Task: Lay out everything from the start of the records down to the line containing "In the ЗАХВОРЮВАНІСТЬ chart, is" as a Markdown table with the columns Row and Entry, one row per line and no blank lines.

Dataset entries
---
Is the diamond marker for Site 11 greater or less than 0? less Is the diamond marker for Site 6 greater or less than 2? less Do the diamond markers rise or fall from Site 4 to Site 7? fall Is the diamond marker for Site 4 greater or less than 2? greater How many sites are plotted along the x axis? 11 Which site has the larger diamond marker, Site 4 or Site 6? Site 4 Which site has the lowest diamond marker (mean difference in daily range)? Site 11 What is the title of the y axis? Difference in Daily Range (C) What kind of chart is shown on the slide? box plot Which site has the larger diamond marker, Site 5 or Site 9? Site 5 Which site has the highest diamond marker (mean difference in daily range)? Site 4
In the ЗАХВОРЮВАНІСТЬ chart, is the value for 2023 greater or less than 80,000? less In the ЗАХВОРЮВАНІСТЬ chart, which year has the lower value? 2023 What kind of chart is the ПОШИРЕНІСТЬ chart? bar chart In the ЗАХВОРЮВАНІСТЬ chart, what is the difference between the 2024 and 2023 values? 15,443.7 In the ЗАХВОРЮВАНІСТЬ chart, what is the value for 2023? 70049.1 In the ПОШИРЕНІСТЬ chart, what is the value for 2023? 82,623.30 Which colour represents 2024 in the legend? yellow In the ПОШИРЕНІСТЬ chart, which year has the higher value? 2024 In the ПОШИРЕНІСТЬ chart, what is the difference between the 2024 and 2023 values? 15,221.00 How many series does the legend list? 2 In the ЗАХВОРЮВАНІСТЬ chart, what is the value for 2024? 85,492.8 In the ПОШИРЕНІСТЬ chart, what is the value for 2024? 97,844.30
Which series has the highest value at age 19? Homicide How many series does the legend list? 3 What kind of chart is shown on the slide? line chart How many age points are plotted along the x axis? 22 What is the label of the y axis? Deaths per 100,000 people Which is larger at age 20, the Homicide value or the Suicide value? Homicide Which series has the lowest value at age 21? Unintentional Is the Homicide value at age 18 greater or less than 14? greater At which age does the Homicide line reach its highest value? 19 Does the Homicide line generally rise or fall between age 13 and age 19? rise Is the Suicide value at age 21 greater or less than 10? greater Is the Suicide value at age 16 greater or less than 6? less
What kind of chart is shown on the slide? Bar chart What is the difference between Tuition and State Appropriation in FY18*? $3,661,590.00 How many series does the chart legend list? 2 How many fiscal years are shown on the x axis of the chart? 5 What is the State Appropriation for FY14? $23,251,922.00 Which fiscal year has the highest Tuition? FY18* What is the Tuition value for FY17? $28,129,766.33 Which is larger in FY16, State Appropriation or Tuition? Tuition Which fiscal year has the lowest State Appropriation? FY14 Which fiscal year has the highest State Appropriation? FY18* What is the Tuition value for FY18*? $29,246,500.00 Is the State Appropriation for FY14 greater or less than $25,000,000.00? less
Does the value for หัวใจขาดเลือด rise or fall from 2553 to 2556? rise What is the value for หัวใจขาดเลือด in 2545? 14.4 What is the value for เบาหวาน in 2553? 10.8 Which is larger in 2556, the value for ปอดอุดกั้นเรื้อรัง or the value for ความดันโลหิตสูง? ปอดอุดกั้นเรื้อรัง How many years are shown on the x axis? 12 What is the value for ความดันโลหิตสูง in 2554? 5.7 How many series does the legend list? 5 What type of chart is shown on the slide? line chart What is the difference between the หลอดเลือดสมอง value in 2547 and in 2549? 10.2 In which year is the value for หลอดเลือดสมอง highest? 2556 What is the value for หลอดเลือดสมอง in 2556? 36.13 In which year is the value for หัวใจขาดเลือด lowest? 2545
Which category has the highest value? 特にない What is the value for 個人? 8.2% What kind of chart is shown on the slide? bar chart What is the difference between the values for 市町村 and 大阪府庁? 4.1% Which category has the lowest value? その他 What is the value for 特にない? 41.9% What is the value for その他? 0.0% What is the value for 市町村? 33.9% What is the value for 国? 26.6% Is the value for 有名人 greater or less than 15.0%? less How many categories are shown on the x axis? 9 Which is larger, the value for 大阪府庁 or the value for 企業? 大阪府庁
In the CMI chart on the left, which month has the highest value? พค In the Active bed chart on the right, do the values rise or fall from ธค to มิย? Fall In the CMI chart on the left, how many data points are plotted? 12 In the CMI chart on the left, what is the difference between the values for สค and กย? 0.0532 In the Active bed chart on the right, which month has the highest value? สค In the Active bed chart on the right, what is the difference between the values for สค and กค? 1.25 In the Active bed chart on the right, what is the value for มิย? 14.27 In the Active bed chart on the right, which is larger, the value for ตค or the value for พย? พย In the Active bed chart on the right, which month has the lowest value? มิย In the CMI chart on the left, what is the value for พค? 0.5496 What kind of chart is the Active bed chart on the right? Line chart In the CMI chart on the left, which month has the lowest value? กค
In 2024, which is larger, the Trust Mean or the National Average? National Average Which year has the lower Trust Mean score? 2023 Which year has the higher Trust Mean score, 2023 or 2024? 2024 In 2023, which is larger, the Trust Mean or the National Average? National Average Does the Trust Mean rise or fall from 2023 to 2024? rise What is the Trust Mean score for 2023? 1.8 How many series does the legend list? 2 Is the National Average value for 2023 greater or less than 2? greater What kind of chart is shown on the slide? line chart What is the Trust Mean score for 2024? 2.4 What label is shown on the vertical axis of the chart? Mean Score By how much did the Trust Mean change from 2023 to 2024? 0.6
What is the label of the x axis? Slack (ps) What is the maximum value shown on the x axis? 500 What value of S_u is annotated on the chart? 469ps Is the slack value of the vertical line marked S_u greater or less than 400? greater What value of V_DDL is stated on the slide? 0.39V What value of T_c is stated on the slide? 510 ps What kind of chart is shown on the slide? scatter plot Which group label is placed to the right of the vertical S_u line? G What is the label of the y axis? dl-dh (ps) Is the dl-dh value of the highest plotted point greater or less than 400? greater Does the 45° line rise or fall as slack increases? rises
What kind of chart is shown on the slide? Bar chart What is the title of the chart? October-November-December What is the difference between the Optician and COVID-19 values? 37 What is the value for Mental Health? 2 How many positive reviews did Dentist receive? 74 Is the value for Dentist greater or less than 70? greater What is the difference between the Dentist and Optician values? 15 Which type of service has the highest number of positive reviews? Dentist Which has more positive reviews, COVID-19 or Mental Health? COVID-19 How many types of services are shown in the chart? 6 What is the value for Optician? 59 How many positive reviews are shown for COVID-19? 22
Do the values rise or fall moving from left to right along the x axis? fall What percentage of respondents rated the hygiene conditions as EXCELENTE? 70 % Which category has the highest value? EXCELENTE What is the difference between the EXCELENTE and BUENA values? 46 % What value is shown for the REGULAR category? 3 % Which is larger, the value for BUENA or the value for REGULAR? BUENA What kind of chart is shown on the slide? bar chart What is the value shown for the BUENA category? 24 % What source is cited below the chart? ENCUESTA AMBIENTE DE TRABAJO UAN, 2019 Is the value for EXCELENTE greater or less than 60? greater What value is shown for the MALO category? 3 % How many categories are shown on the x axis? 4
---
Answer section:
| Row | Entry |
|---|---|
| 1 | Is the diamond marker for Site 11 greater or less than 0? less Is the diamond marker for Site 6 greater or less than 2? less Do the diamond markers rise or fall from Site 4 to Site 7? fall Is the diamond marker for Site 4 greater or less than 2? greater How many sites are plotted along the x axis? 11 Which site has the larger diamond marker, Site 4 or Site 6? Site 4 Which site has the lowest diamond marker (mean difference in daily range)? Site 11 What is the title of the y axis? Difference in Daily Range (C) What kind of chart is shown on the slide? box plot Which site has the larger diamond marker, Site 5 or Site 9? Site 5 Which site has the highest diamond marker (mean difference in daily range)? Site 4 |
| 2 | In the ЗАХВОРЮВАНІСТЬ chart, is the value for 2023 greater or less than 80,000? less In the ЗАХВОРЮВАНІСТЬ chart, which year has the lower value? 2023 What kind of chart is the ПОШИРЕНІСТЬ chart? bar chart In the ЗАХВОРЮВАНІСТЬ chart, what is the difference between the 2024 and 2023 values? 15,443.7 In the ЗАХВОРЮВАНІСТЬ chart, what is the value for 2023? 70049.1 In the ПОШИРЕНІСТЬ chart, what is the value for 2023? 82,623.30 Which colour represents 2024 in the legend? yellow In the ПОШИРЕНІСТЬ chart, which year has the higher value? 2024 In the ПОШИРЕНІСТЬ chart, what is the difference between the 2024 and 2023 values? 15,221.00 How many series does the legend list? 2 In the ЗАХВОРЮВАНІСТЬ chart, what is the value for 2024? 85,492.8 In the ПОШИРЕНІСТЬ chart, what is the value for 2024? 97,844.30 |